You weren't necessarily "safe or free" when your daughters were little, Jill. And frankly, to my understanding of your historical time-line, you were not free and clear and safely away from your family cult when your daughters were young. I could be wrong about that -- and I hope I am -- but if you are still fighting for your own personal safety in your 40's-50's.... what makes you think you were able to keep your daughters safe when you were in your 20's??
One of the very very very hardest questions for you to honestly examine throughout your entire system will be whether or not your own children were involved and abused in some of their early childhood years.
I don't have the answers to these questions.
I have to ask them tho'. And the hardest work will be for you to find the 100% truthful answers.
Deep within your system, you know.
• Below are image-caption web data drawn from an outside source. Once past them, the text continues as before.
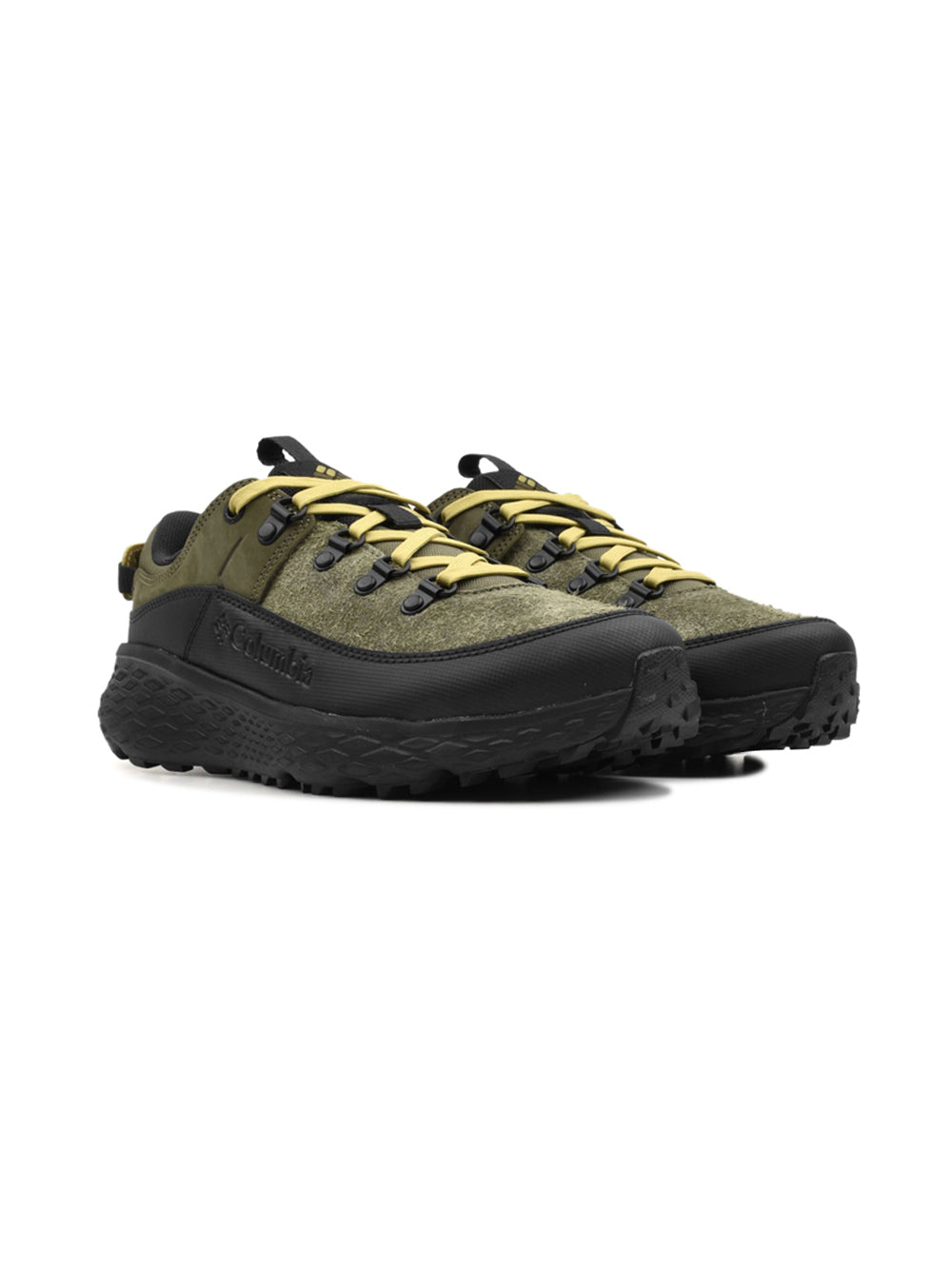 Sneakers Basse Terrastride BC COLUMBIA Uomo - Verde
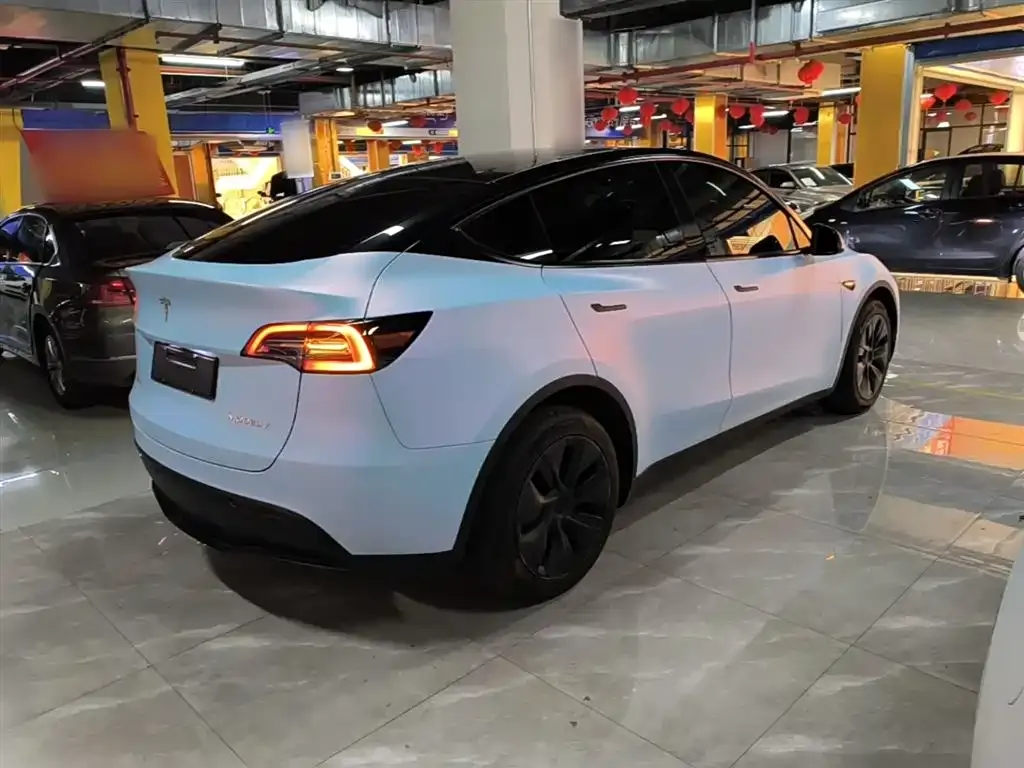 Tesla Model Y — фото 10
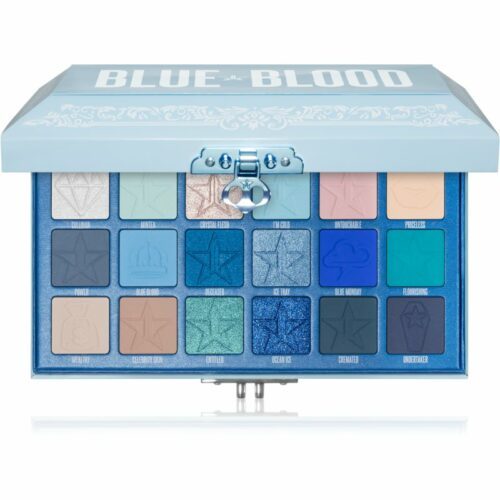 Jeffree Star Cosmetics Blue Blood paletka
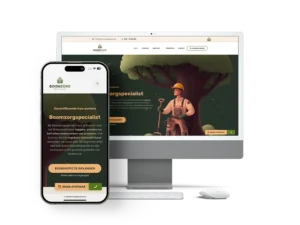 boomzorgspecialist imac en iphone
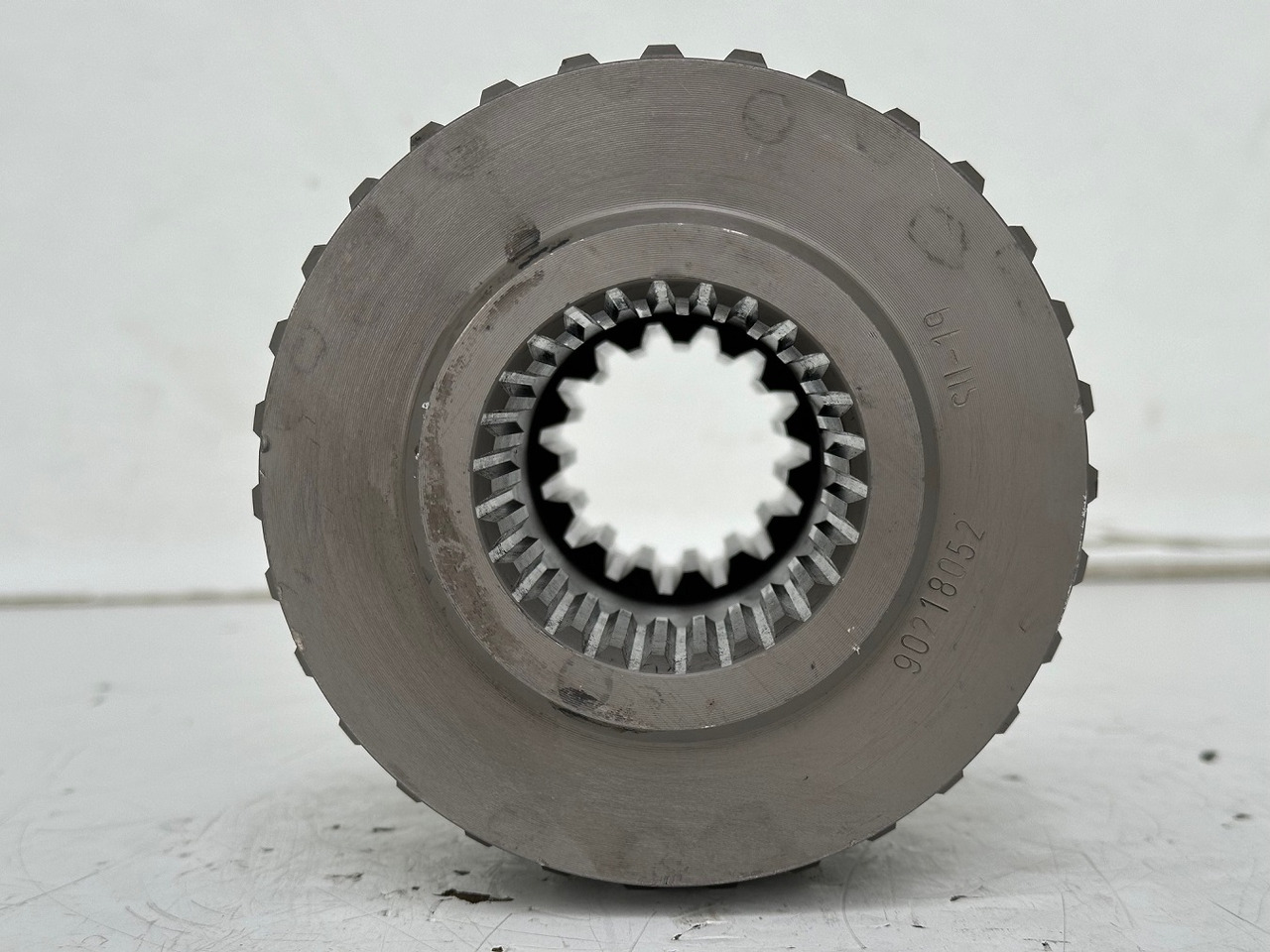 Gearbox untuk Peralatan konstruksi Liebherr Lamellenträger ID-Nr.90218052.  FAT500F522, FAT500F528, FAT500F529, FAT500F559.  PR73605, PR7363, PR7364.  #90218052.04#: gambar 8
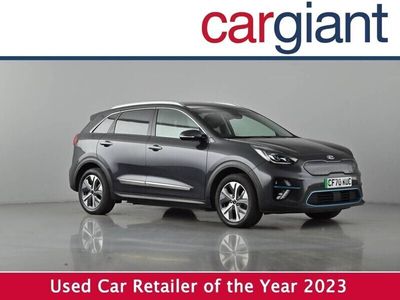 used Kia e-Niro 64kWh 4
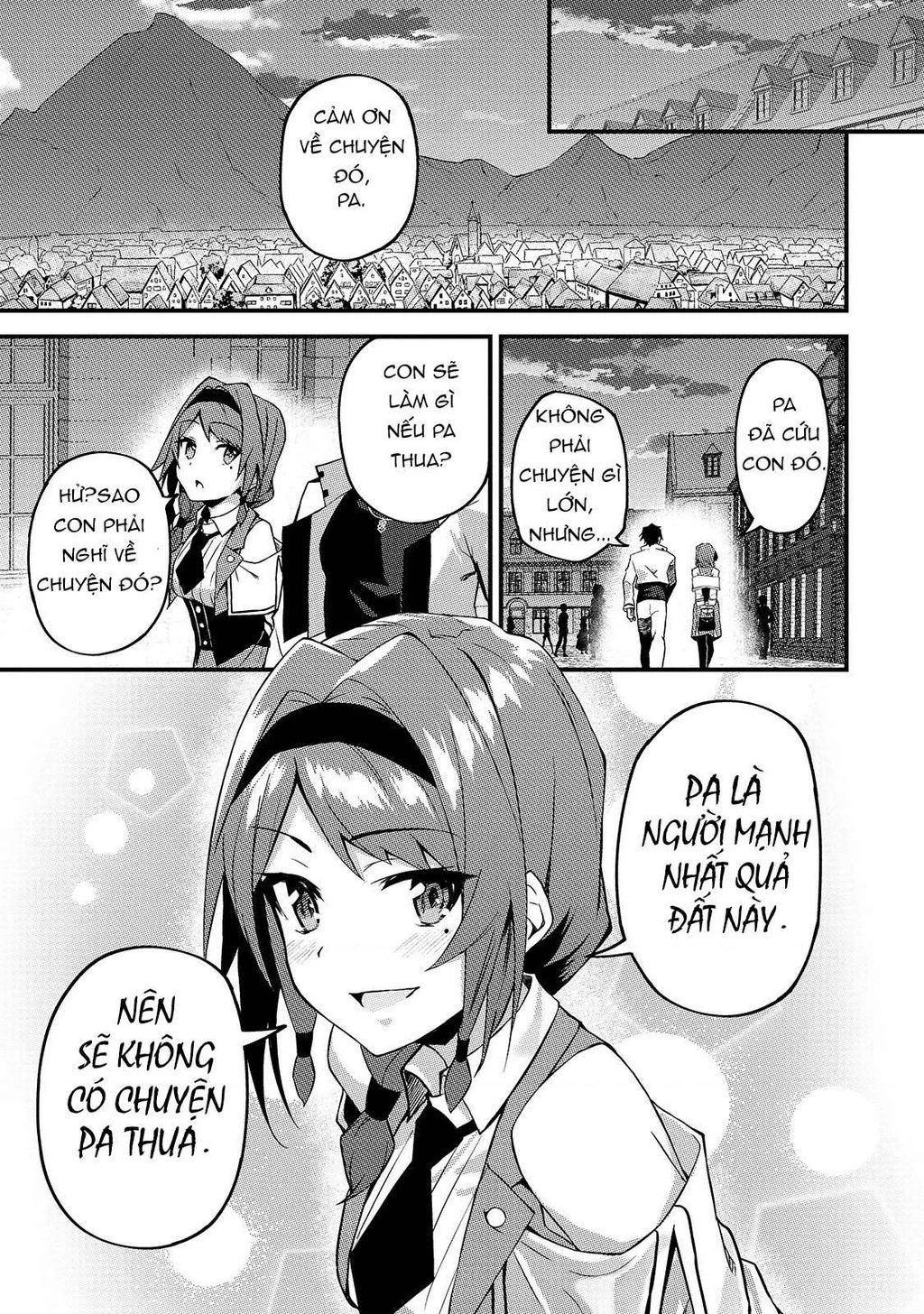 Mạo Hiểm Giả S-rank Và 3 Cô Con Gái Thiên Tài Chapter 8 - 30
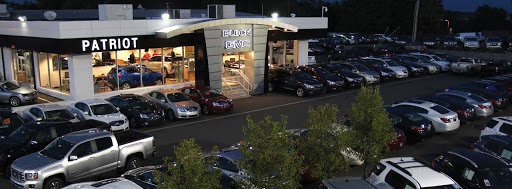 Car Dealer «Patriot Buick GMC», reviews and photos, 933 E Philadelphia Ave, Boyertown, PA 19512, USA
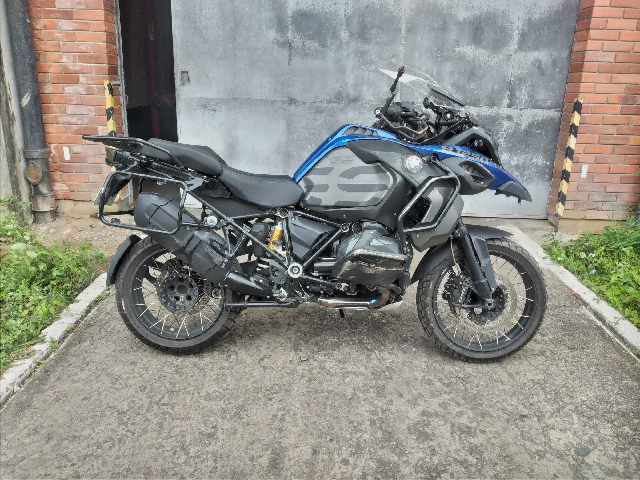BMW R1250 GS 2020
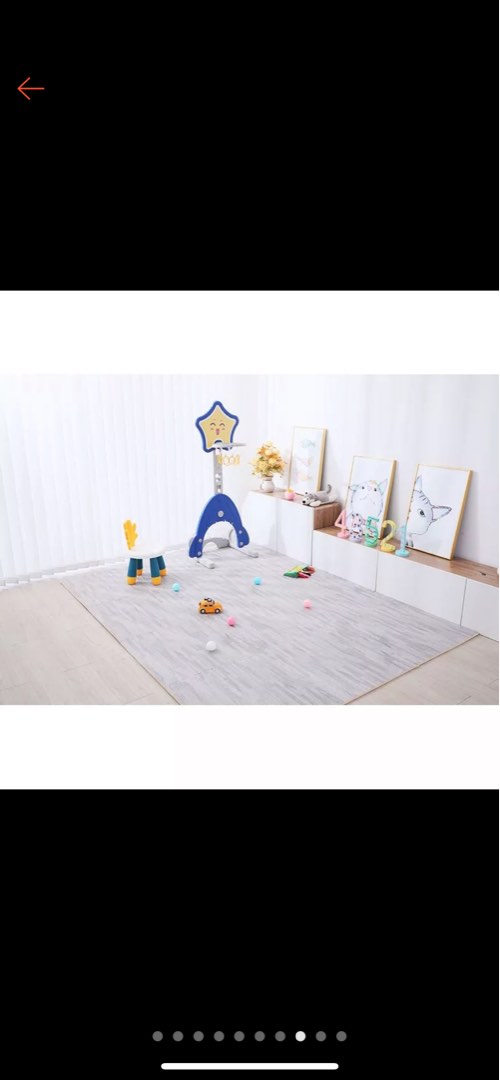EVA Baby Playmat, Babies & Kids, Infant Playtime on Carousell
Check and check with everyone about this.
Where were you when your daughters were young, and how much awareness do you have about what was happening during that time of your life?
Who was active in your system at that time?
Who knows if your brother has had ANY interaction with your young daughters?
So don't get lost on the surface stuff.
Dig deeper.
And for goodness sakes, ALL the Jill People.... stop giving mental health professionals so much clout about your diagnosis. YOU KNOW who you are. Whether those professionals understand it or not, is their problem, not yours.
Be strong in yourself. Hold dear to your truths. Don't let the wind blow you around so much.